I'm looking for a something different than the "T is average KE, heat is energy, so adding heat increases the KE and therefore T" explanation. Let's call that the "thermo" side of the argument, which I agree with, but I'm looking at the other side. I'm talking about putting the "dynamics" back in thermodynamics.
That's right - good old fashioned, classical, high school, Newtonian dynamics - the kind grandma used to make: F * d = 1/2 mv^2. My thought is that both F and d increase at higher T, and below is my line of thinking.
Just to keep it as simple as possible, consider a monoatomic gas (say He) at constant V. No vibrations or rotations, just translation. No attractive forces, just electronic repulsion. The number of molecules (atoms) can either be two, or 10^23, as long as they all act the same. I'll assume two molecules, A and B. Here is my line of reasoning:
- Heat is added to the gas in the form of IR radiation.

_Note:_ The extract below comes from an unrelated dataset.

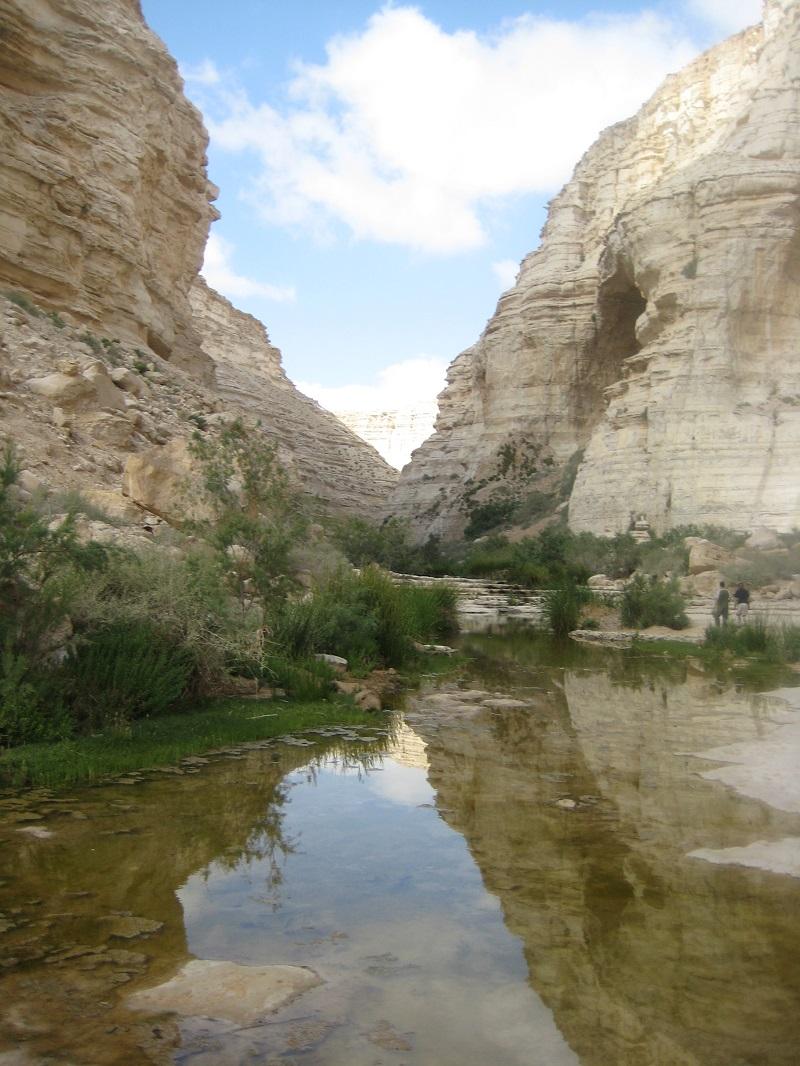 Ein Ovdat, Negev Desert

- Both A and B absorb a photon.
- Both electron clouds increase in size.
- @ constant V, this forces the electrons of the two molecules closer together.
- This increases the (Coulomb) force of repulsion.
- Thus F (at least Fmax) between the two is higher than before the heat addition.
- Now for the distance d through which F acts. F starts at a separation distance closer than before heat addition.
- F falls off as 1/d^2 until reaching "0" at some dfinal. This dfinal is the same as before heat addition.
- Thus, the d through which F acts is also larger than before heat addition.
Therefore, F * d has increased, so has 1/2 mv^2 and therefore T.
Does the above line of reasoning seem valid?